Le Malade imaginaire, II, 6

L’opposition entre les coutumes des Anciens et celles des Modernes avait été soulignée dans un passage du roman Carmente (1666) de Mlle Desjardins (Mme de Villedieu) :

Si vous me permettez de vous dire mon sentiment sur la manie de vos sages, à quoi sert pour la société civile cette science profonde, dont ce qu’on appelle un savant assaisonne tous ses discours ? Qu’ai-je affaire de savoir comment les Anciens faisaient l’amour, quand je veux le faire dans ce siècle-ci ? Et de quoi me guérit la citation de cinq ou six auteurs qui me sont inconnus, quand il s’agit d’une affaire dont mon coeur seul doit décider ? Croyez-moi, Seigneur, les savants sont bons dans le cabinet, mais ils sont assez inutiles dans la ruelle ; je les tiens fort précieux pour la postérité, mais je ne crois pas qu’ils le soient autant pour le siècle où ils vivent.
(p. 346)

 

Auparavant elle avait été fréquemment alléguée dans les prologues de comédies érudites italiennes.
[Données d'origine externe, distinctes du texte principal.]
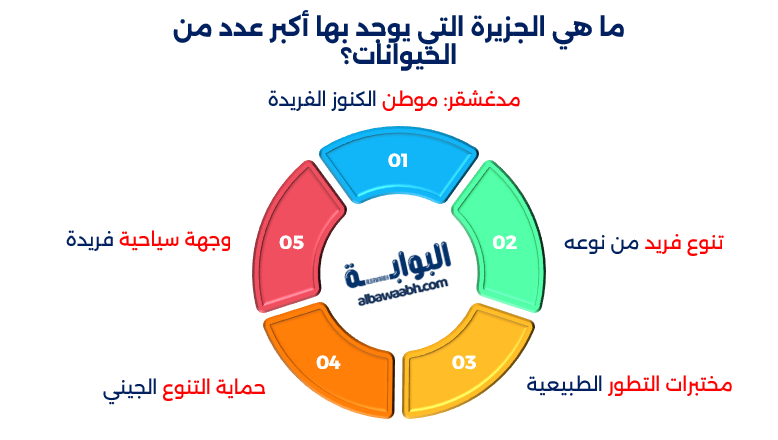 ما هي الجزيرة التي يوجد بها أكبر عدد من الحيوانات؟

مدغشقر: موطن الكنوز الفريدة

01

02

تنوع فريد من نوعه

03

مختبرات التطور الطبيعية

04

حماية التنوع الجيني

05

وجهة سياحية فريدة

البوابة
albawaabh.com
Ainsi,

 

– dans le prologue de I Bernardi (1564), comédie de Francesco d’Ambra :

A dotti habbiam’a dir, che e’ non aspettino
Una commedia grave e copiosissima
Di sententie, com’una di Terenzio,
O d’altro anticho, ma tal, qual producano
I tempi nostri, che non sendo simili
A quelli antiqui, non è anco miracolo
Se non son simil gli huomini
e le favole
da lor composte.
(n. p.)

 

– dans le prologue de La strega (1582) de Grazzini :

Aristotele e Orazio viddero i tempi loro, ma i nostri sono d’un altra maniera, habbiamo altri costumi, altra religione, e altro modo di vivere, e pero bisogna fare le commedie in altro modo ; in Firenze non si vive come si viveva già in Atene et in Roma
(p. 13)

 

Elle est utilisée dans De la Recherche de la vérité (1674-1675) de Malebranche pour dénoncer les errements des « faux savants » :

La carte de leur pays ou de leur ville leur est souvent inconnue, dans le temps qu’ils étudient les cartes de la Grèce ancienne, de l’Italie, des Gaules du temps de Jules César, ou les rues et les places publiques de l’ancienne Rome. Labor stultorum, dit le sage, affliget eos, qui nesciunt in urbem pergere : ils ne savent pas le chemin de leur ville, et ils se fatiguent sottement dans des recherches inutiles. Ils ne savent pas les lois ni les coutumes des lieux où ils vivent ; mais ils étudient avec soin le droit ancien, les lois des douze tables, les coutumes des Lacédémoniens, ou des Chinois, ou les ordonnances du Grand Mogol.